Uh-oh, we've been botspotted!

Some people have noticed in their access logs that there's a "googlebot" requesting files such as, "index.rdf" and "atom.xml" -- common names for XML feeds for blogs. In some cases, these files don't exist where they are requested from, and never have, leading some to speculate that this Google bot is not just crawling links, but looking specifically for feeds.


Others have pointed out that these filenames are common for two "RSS-like" feed formats, but not for other common types.


Could it be that Google is building some sort of feed search, but purposely dissing one (or more) of the most common formats, in order to get people to switch to one of two other formats?


That's pretty brilliant. I wish I'd have thought of it. Of course, since there is no clear business reason for Google to get people to switch between various flavors of open(ish) XML formats, and a clear disadvantage to limiting themselves to them, in terms of comprehensiveness, that would seem like a strange thing to do.

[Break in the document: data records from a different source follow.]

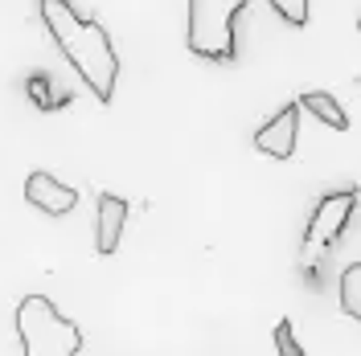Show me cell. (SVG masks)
I'll use <instances>...</instances> for the list:
<instances>
[{
  "label": "cell",
  "instance_id": "obj_1",
  "mask_svg": "<svg viewBox=\"0 0 361 356\" xmlns=\"http://www.w3.org/2000/svg\"><path fill=\"white\" fill-rule=\"evenodd\" d=\"M42 21L58 49L66 53V62L78 70V78L90 87L99 103H111L115 78H119V58L107 37V29L99 21H87L70 8V0H42Z\"/></svg>",
  "mask_w": 361,
  "mask_h": 356
},
{
  "label": "cell",
  "instance_id": "obj_2",
  "mask_svg": "<svg viewBox=\"0 0 361 356\" xmlns=\"http://www.w3.org/2000/svg\"><path fill=\"white\" fill-rule=\"evenodd\" d=\"M17 336H21L25 356H78L82 352V332L78 324L54 307L49 295H25L17 303Z\"/></svg>",
  "mask_w": 361,
  "mask_h": 356
},
{
  "label": "cell",
  "instance_id": "obj_3",
  "mask_svg": "<svg viewBox=\"0 0 361 356\" xmlns=\"http://www.w3.org/2000/svg\"><path fill=\"white\" fill-rule=\"evenodd\" d=\"M247 8V0H189V53L205 62H234L238 42H234V21Z\"/></svg>",
  "mask_w": 361,
  "mask_h": 356
},
{
  "label": "cell",
  "instance_id": "obj_4",
  "mask_svg": "<svg viewBox=\"0 0 361 356\" xmlns=\"http://www.w3.org/2000/svg\"><path fill=\"white\" fill-rule=\"evenodd\" d=\"M353 209H357V193L353 189L320 197V205H316L312 217H308V229H304V254L324 250V246H337V238L345 234V225L353 217Z\"/></svg>",
  "mask_w": 361,
  "mask_h": 356
},
{
  "label": "cell",
  "instance_id": "obj_5",
  "mask_svg": "<svg viewBox=\"0 0 361 356\" xmlns=\"http://www.w3.org/2000/svg\"><path fill=\"white\" fill-rule=\"evenodd\" d=\"M295 144H300V107H295V103H288L275 119H267V123L255 132V148L267 152L271 160H292Z\"/></svg>",
  "mask_w": 361,
  "mask_h": 356
},
{
  "label": "cell",
  "instance_id": "obj_6",
  "mask_svg": "<svg viewBox=\"0 0 361 356\" xmlns=\"http://www.w3.org/2000/svg\"><path fill=\"white\" fill-rule=\"evenodd\" d=\"M128 201L115 197V193H99L94 197V250L103 258H111L119 250V238H123V225H128Z\"/></svg>",
  "mask_w": 361,
  "mask_h": 356
},
{
  "label": "cell",
  "instance_id": "obj_7",
  "mask_svg": "<svg viewBox=\"0 0 361 356\" xmlns=\"http://www.w3.org/2000/svg\"><path fill=\"white\" fill-rule=\"evenodd\" d=\"M25 201L33 209L49 213V217H66L70 209L78 205V193L70 184H62L58 177H49V172H29L25 177Z\"/></svg>",
  "mask_w": 361,
  "mask_h": 356
},
{
  "label": "cell",
  "instance_id": "obj_8",
  "mask_svg": "<svg viewBox=\"0 0 361 356\" xmlns=\"http://www.w3.org/2000/svg\"><path fill=\"white\" fill-rule=\"evenodd\" d=\"M295 107L312 111L320 123H329V127H337V132L349 127V119H345V111H341V103L333 98V94H324V90H308V94H300V98H295Z\"/></svg>",
  "mask_w": 361,
  "mask_h": 356
},
{
  "label": "cell",
  "instance_id": "obj_9",
  "mask_svg": "<svg viewBox=\"0 0 361 356\" xmlns=\"http://www.w3.org/2000/svg\"><path fill=\"white\" fill-rule=\"evenodd\" d=\"M341 312L349 319H361V262H349L341 274Z\"/></svg>",
  "mask_w": 361,
  "mask_h": 356
},
{
  "label": "cell",
  "instance_id": "obj_10",
  "mask_svg": "<svg viewBox=\"0 0 361 356\" xmlns=\"http://www.w3.org/2000/svg\"><path fill=\"white\" fill-rule=\"evenodd\" d=\"M275 352L279 356H308L304 344H300L295 332H292V319H279V324H275Z\"/></svg>",
  "mask_w": 361,
  "mask_h": 356
},
{
  "label": "cell",
  "instance_id": "obj_11",
  "mask_svg": "<svg viewBox=\"0 0 361 356\" xmlns=\"http://www.w3.org/2000/svg\"><path fill=\"white\" fill-rule=\"evenodd\" d=\"M267 4L288 25H295V29H304V25H308V0H267Z\"/></svg>",
  "mask_w": 361,
  "mask_h": 356
},
{
  "label": "cell",
  "instance_id": "obj_12",
  "mask_svg": "<svg viewBox=\"0 0 361 356\" xmlns=\"http://www.w3.org/2000/svg\"><path fill=\"white\" fill-rule=\"evenodd\" d=\"M29 98H33L37 107H49V78H45V74L29 78Z\"/></svg>",
  "mask_w": 361,
  "mask_h": 356
}]
</instances>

Is it more likely that this is not a calculated move, but that they are experimenting with crawling feeds in general and that, if they're going to index them, they probably want as many as possible? And that maybe (hmmm...) they started with Blogger blogs first, since they were handy, and they tended to find feeds at index.rdf and atom.xml, and they haven't yet optimized their crawler because they've been working on other stuff?

Tough call. And, naturally, I can't say confidently. No one tells me anything. And, plus, secrets and all that. Worth thinking about, though.